Consumers taking proactive, long-term approach to their financial health – study

Bills paid on time, more people serious about savings goals

Sibongile Mashaba Deputy News Editor
Lee Naik, the CEO of TransUnion Africa.
Lee Naik, the CEO of TransUnion Africa.
Image: Supplied

A recent study by TransUnion shows that consumers are optimistic about their finances for the next 12 months with more participants saving for emergencies or putting money into a stokvel.

At 72%, this was the highest percentage ever measured for financial optimism since the study started tracking this in the fourth quarter of 2020, TransUnion stated. The study was done in the first quarter of 2024 and there were 11,488 participants.

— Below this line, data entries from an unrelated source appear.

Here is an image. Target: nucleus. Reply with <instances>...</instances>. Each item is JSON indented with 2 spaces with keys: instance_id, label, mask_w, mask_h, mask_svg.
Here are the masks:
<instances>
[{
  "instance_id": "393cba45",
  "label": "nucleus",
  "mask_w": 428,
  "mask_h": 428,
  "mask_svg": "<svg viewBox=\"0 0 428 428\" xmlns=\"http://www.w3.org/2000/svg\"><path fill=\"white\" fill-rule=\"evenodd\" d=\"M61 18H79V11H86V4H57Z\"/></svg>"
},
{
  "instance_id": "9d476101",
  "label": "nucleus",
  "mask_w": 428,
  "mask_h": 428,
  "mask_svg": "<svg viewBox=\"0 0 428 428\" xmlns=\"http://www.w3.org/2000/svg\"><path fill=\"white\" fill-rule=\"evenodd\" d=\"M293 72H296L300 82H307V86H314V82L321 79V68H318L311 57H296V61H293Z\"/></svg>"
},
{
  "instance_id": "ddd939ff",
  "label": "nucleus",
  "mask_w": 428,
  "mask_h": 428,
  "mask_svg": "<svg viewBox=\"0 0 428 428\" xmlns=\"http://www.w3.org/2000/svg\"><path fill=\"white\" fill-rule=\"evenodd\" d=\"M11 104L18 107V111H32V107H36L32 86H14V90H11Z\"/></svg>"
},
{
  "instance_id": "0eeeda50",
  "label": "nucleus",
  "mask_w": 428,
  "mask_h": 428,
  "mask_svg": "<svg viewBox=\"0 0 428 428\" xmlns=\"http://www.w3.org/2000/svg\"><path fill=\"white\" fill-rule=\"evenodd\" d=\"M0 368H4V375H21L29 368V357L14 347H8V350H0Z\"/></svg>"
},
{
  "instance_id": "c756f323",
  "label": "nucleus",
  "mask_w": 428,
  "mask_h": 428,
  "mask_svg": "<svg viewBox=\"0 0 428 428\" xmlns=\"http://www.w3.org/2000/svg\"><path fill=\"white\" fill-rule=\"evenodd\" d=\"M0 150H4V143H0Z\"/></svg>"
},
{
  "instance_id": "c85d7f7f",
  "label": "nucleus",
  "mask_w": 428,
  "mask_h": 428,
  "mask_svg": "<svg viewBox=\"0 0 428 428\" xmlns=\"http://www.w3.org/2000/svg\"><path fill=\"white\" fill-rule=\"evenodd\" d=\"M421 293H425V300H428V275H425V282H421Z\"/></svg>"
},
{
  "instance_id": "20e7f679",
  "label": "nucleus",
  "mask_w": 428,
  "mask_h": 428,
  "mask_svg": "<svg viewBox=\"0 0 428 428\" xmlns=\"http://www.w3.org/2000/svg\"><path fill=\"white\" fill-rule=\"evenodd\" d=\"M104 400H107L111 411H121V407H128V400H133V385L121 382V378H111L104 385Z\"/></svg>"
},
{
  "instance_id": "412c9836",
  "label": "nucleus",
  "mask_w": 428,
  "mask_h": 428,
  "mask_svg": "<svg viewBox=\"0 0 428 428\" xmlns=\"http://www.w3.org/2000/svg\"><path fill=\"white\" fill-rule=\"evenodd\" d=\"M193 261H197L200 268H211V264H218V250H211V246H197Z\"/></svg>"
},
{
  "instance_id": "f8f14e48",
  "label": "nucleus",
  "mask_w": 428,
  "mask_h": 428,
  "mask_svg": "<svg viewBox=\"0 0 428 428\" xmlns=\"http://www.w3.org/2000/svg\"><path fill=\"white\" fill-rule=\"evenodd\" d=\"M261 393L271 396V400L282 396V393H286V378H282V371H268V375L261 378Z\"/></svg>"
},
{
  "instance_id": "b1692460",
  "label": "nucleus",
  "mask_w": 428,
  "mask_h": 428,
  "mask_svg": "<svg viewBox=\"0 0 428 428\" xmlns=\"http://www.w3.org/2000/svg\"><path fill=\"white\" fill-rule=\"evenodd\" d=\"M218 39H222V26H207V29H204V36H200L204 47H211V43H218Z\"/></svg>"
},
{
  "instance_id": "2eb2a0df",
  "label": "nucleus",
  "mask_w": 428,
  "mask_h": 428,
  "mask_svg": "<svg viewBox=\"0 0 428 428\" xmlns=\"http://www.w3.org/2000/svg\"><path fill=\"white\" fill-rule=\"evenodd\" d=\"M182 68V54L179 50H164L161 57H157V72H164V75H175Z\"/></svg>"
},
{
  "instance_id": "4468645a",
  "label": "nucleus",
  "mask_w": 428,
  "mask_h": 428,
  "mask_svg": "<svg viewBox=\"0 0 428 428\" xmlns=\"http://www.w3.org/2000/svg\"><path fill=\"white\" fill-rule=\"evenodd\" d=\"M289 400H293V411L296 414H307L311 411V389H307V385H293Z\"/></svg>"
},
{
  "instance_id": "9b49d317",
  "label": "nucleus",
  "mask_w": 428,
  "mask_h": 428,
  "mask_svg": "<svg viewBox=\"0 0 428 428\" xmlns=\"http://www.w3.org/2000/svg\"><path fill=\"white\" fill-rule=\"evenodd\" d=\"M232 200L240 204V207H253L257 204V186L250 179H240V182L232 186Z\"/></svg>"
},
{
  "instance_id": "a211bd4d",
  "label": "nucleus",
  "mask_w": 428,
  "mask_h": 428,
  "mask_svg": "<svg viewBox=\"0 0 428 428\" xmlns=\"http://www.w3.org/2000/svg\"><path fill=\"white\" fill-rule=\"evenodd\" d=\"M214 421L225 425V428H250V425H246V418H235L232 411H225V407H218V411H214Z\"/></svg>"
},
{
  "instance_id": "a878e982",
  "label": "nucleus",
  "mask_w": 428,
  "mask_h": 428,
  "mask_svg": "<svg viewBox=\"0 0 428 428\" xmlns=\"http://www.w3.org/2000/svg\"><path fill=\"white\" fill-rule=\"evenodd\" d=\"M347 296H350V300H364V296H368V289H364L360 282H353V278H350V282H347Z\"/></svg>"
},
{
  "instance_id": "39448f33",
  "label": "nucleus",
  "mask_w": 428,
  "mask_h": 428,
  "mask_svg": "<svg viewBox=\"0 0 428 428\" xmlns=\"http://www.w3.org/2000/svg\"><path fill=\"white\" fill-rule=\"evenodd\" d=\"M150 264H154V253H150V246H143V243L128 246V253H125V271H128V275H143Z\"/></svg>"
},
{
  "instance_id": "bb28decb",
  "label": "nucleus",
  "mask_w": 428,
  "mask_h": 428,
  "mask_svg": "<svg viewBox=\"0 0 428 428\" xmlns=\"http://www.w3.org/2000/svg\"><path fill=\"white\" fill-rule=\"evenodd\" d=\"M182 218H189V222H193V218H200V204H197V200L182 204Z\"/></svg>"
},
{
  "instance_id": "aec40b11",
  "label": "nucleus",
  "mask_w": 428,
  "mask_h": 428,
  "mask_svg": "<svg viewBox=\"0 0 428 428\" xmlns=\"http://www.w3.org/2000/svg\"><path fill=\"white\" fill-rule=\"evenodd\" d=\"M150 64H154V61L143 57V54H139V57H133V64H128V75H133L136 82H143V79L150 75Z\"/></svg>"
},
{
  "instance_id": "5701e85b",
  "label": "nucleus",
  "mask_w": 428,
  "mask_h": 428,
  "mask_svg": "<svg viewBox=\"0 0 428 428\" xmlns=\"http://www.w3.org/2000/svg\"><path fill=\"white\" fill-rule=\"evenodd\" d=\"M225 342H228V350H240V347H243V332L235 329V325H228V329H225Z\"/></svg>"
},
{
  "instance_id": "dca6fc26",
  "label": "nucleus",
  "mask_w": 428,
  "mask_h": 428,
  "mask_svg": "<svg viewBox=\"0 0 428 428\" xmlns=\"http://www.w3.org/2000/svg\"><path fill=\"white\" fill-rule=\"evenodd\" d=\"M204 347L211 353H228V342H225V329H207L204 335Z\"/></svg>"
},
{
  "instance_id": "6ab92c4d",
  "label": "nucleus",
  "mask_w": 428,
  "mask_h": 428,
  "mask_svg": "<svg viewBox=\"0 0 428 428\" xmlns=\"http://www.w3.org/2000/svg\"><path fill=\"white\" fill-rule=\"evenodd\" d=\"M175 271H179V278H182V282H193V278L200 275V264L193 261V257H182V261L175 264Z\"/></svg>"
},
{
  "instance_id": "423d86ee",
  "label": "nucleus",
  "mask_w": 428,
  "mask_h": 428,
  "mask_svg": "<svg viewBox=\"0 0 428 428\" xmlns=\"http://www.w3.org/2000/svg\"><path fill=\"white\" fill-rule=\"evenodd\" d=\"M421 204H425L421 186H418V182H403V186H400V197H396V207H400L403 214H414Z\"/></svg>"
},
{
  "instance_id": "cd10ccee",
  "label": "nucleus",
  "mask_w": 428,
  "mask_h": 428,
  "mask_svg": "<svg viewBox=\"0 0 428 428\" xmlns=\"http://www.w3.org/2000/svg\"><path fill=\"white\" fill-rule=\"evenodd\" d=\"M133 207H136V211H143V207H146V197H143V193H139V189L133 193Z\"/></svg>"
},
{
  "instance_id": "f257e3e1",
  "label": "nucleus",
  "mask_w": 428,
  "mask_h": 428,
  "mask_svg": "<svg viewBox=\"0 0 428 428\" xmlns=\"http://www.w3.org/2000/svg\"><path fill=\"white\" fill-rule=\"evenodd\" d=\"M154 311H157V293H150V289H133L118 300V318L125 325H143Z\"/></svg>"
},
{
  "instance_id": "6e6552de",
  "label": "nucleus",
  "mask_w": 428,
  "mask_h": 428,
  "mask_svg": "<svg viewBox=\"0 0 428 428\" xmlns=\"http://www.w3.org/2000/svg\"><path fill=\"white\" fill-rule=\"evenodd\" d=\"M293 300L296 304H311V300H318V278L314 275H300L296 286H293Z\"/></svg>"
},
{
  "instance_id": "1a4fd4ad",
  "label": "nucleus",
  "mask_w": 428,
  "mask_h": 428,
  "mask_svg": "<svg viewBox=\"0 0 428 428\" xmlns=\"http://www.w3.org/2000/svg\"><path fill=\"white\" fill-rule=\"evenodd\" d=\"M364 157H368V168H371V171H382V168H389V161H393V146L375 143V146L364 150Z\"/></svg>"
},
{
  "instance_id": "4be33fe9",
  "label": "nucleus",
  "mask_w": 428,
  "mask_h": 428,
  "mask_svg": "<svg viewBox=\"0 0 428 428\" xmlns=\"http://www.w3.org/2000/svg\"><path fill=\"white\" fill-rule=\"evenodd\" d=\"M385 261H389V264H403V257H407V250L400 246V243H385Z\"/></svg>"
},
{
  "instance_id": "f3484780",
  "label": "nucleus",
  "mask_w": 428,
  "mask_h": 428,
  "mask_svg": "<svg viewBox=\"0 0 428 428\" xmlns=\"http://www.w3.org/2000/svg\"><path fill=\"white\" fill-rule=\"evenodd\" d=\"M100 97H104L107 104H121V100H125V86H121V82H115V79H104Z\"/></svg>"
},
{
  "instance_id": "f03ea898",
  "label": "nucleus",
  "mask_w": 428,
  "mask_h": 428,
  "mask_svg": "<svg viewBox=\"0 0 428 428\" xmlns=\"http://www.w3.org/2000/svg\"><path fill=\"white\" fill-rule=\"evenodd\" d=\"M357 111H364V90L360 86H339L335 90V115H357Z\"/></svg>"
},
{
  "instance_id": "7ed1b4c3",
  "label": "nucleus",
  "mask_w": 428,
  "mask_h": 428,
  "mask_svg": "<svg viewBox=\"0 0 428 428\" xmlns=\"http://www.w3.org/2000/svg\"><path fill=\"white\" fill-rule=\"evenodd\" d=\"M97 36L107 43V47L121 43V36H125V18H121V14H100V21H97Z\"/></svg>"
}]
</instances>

“When it comes to savings, 19% of respondents put more into their retirement funding in the past three months, and 28% saved more in an emergency fund or stokvel. These numbers are higher than in fourth quarter of 2023, when 18% boosted their retirement funds and 25% put money into savings and stokvels,” the study found.

TransUnion Africa CEO Lee Naik says this showed that participants were taking a proactive, long-term approach to their financial health.

“In addition to a feeling of overall buoyancy, the results show that consumers are responding responsibly to the prevailing macroeconomic factors by prioritising the repayment of existing debt and saving more for both the short- and long-term.

“Consumers’ appetite for new credit facilities is the highest we’ve seen it since fourth quarter of 2020."

The study further shows that almost two-thirds (65%) of the participating households were confident that they would be able to meet their current bills and loan obligations in the coming three months.

“The percentage of households that expect to struggle to pay their bills and loans (35%) is seven percentage points lower than in the fourth quarter (42%) and, of these, 34% plan to pay a partial amount that they can afford, 33% plan to take on partial or gig work and 30% plan to use money from savings to help meet their financial responsibilities.

“Lenders can also expect requests from 12% of this group of borrowers to refinance or renegotiate their current debt payment periods and/or interest rates,” the study showed.

“In all, 37% of respondents who said that the South African economy is in a recession are committed to paying down debt faster, compared to 29% in the fourth quarter, and 51% (up from 47% in the fourth quarter) are cutting back on discretionary spending to be able to do so.

At least 38% of the respondents indicated that they planned to “apply for new credit or refinance existing credit such as property and car finance, credit cards and personal and student loans, within the next year”.

“Further, there is a shift towards looking past the current environment to the long-term, which will be welcomed by the residential property sector, with 21% of respondents planning to apply for a new bond facility.”

Participants (20%) have added to their home-based digital services over the preceding quarter, transacting digitally is becoming even more commonplace.

“However, an alarming number (60%) of South Africans were targeted by an online, email, phone call or text messaging fraud scheme, with 9% falling victim over the same period,” the study found.

TransUnion said it was important for consumers to monitor their credit records regularly to enable early detection of fraudulent activities before they affect your credit score.